VC Magazin: Sie sind seit zehn Jahren Geschäftsführerin des BVK. Wie hat sich die Beteiligungsszene in der letzten Dekade verändert?

HinrichsDie Branche ist größer und vielfältiger geworden, der Markt hat sich deutlich erweitert, zahlreiche neue Player sind eingetreten. Wir haben heute allein über 100 Corporate Venture Capital-Gesellschaften – vor zehn Jahren waren es keine 20. Auch die KfW, die sich vor zehn Jahren fast komplett aus dem Venture Capital-Bereich zurückgezogen hatte, ist wieder mit milliardenschweren Investitionen dabei. Unsere Branche hat in der Öffentlichkeit und in der Politik klar an Bedeutung und ­Akzeptanz gewonnen. Wenn Sie mir vor zehn Jahren erzählt hätten, dass im Deutschen Bundestag einmal eine Debatte explizit über Venture Capital geführt würde, so hätte ich das damals nicht geglaubt. Ich würde sagen, die Branche ist erwachsen geworden und hat auch im internationalen Wettbewerb stark aufgeholt.

--

→ **Aufgaben**:
A. Entscheide für jede Aussage, ob sie mit dem Interview übereinstimmt, und belege dein Ja oder Nein mit einem wörtlichen Zitat. (i) Heute gibt es mehr als 100 Corporate Venture Capital-Gesellschaften. (ii) Die KfW ist derzeit nicht im Venture Capital-Bereich aktiv. (iii) Eine Bundestagsdebatte über Venture Capital hätte Hinrichs vor zehn Jahren für unglaubwürdig gehalten.
B. Woran macht Hinrichs im Interview fest, dass sich der Markt deutlich erweitert hat? Antworte in ein bis drei Sätzen.
C. Nenne alle Organisationen und Institutionen, die im Interview namentlich vorkommen.
Das anschließende Material steht für sich und hat mit dem Interview nichts zu tun.

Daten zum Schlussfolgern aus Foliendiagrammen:

--

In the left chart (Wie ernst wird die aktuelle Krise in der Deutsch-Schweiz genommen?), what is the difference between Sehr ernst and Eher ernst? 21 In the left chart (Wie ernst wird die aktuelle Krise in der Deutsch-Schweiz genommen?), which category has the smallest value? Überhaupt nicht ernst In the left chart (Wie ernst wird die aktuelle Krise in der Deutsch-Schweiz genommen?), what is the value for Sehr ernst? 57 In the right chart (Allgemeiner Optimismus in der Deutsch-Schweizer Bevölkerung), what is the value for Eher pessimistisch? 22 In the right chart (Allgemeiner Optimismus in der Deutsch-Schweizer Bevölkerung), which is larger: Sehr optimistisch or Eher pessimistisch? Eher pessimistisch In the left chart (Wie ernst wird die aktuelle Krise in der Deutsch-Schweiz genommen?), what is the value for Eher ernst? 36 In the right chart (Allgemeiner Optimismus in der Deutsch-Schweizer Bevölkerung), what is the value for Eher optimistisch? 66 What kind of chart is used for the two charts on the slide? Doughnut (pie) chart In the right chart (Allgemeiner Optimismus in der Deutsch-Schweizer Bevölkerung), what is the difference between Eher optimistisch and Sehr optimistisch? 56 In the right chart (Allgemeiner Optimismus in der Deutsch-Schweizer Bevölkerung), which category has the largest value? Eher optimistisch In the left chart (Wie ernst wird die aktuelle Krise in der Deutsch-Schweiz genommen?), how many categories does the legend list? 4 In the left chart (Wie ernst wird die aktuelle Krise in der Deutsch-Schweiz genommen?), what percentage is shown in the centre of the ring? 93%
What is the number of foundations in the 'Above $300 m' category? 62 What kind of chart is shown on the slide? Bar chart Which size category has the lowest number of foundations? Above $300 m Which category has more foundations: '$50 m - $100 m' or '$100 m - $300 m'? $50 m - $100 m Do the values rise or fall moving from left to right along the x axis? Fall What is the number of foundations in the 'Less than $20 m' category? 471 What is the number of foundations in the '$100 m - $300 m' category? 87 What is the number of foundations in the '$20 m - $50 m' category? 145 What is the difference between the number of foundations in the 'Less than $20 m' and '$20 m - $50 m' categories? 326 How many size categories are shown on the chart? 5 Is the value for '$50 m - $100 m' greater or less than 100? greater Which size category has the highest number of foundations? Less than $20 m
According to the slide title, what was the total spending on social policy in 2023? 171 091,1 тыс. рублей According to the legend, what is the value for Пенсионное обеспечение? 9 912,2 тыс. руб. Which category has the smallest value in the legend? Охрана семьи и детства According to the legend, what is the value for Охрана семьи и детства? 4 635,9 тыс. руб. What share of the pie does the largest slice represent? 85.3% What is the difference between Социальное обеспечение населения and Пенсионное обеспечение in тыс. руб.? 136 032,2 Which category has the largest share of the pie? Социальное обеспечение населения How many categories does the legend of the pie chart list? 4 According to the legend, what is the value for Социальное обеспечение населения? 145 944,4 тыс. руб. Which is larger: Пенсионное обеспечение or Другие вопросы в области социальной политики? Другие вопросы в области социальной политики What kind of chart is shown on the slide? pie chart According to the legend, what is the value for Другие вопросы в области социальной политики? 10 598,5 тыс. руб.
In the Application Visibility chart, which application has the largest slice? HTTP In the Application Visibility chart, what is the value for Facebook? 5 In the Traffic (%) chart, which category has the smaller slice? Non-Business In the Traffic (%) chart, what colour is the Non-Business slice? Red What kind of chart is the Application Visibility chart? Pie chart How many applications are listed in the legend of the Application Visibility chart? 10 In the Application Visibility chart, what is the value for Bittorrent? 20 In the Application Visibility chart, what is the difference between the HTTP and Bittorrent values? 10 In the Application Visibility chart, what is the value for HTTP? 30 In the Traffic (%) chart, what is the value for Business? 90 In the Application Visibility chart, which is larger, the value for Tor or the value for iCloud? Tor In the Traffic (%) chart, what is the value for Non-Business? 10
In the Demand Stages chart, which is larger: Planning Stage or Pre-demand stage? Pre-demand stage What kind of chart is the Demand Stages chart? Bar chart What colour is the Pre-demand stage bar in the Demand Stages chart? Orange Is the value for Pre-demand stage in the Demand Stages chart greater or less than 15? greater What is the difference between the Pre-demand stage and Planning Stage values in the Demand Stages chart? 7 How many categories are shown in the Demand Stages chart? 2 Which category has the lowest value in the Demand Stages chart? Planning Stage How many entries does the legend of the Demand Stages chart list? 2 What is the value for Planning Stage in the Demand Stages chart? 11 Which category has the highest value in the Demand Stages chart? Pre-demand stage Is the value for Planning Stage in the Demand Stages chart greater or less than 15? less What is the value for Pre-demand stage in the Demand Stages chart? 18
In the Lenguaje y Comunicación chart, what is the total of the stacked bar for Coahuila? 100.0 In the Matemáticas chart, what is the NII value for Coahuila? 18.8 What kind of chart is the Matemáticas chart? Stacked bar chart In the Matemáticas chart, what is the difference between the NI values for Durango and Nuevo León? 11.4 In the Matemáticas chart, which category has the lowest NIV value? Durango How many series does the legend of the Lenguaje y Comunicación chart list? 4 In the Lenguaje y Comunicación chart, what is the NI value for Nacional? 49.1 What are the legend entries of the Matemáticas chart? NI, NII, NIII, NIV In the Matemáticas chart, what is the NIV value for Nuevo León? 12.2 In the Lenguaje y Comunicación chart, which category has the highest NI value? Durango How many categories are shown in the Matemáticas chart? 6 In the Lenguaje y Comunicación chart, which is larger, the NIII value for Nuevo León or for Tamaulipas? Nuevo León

--

→ **Erwartete Antworten**:
A.
(i) Ja: „Wir haben heute allein über 100 Corporate Venture Capital-Gesellschaften“.
(ii) Nein: „die sich vor zehn Jahren fast komplett aus dem Venture Capital-Bereich zurückgezogen hatte, ist wieder mit milliardenschweren Investitionen dabei“.
(iii) Ja: „so hätte ich das damals nicht geglaubt“.

B. Sie verweist auf zahlreiche neue Akteure. Heute gibt es über 100 Corporate Venture Capital-Gesellschaften, vor zehn Jahren waren es keine 20. Außerdem ist die KfW wieder mit milliardenschweren Investitionen dabei.

C. VC Magazin, BVK, KfW, Deutscher Bundestag